STATED GOAL >> Please change "objects" to "items" in the lines running from the one containing "Of the two objects" through the last line, and return only those lines with everything else left as is.

RECORDS FOR THE EXERCISE >>

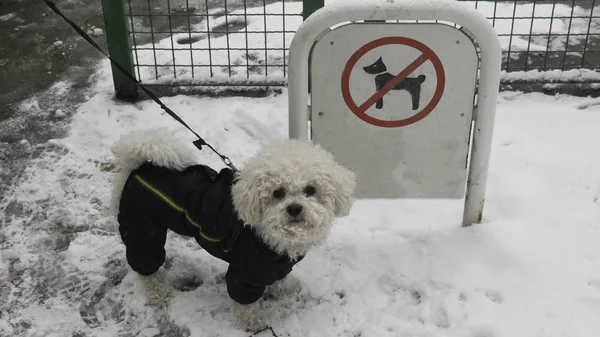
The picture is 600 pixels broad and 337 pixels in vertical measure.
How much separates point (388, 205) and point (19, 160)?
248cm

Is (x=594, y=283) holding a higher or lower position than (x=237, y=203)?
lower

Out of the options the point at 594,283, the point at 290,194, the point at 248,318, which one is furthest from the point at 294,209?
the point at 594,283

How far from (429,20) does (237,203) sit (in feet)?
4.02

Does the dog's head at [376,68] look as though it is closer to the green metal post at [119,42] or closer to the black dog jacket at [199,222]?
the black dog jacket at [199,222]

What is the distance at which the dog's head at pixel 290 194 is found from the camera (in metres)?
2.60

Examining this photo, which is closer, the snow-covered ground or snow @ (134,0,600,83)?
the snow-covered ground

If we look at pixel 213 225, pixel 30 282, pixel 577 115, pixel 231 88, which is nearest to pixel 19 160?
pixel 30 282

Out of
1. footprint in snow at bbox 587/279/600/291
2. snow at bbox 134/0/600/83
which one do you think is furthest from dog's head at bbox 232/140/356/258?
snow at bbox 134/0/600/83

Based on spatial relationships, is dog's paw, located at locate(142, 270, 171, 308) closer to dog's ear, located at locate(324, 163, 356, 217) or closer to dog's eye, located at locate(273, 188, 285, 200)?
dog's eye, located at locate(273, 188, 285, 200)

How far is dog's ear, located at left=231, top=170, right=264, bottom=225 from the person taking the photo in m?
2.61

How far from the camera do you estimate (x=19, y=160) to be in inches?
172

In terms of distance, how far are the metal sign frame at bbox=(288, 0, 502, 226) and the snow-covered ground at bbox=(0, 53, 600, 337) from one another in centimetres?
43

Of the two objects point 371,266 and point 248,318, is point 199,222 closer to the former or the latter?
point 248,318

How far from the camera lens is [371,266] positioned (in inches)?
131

TASK RESPONSE >>
Of the two items point 371,266 and point 248,318, is point 199,222 closer to the former or the latter?
point 248,318

How far from the camera lens is [371,266] positioned (in inches)?
131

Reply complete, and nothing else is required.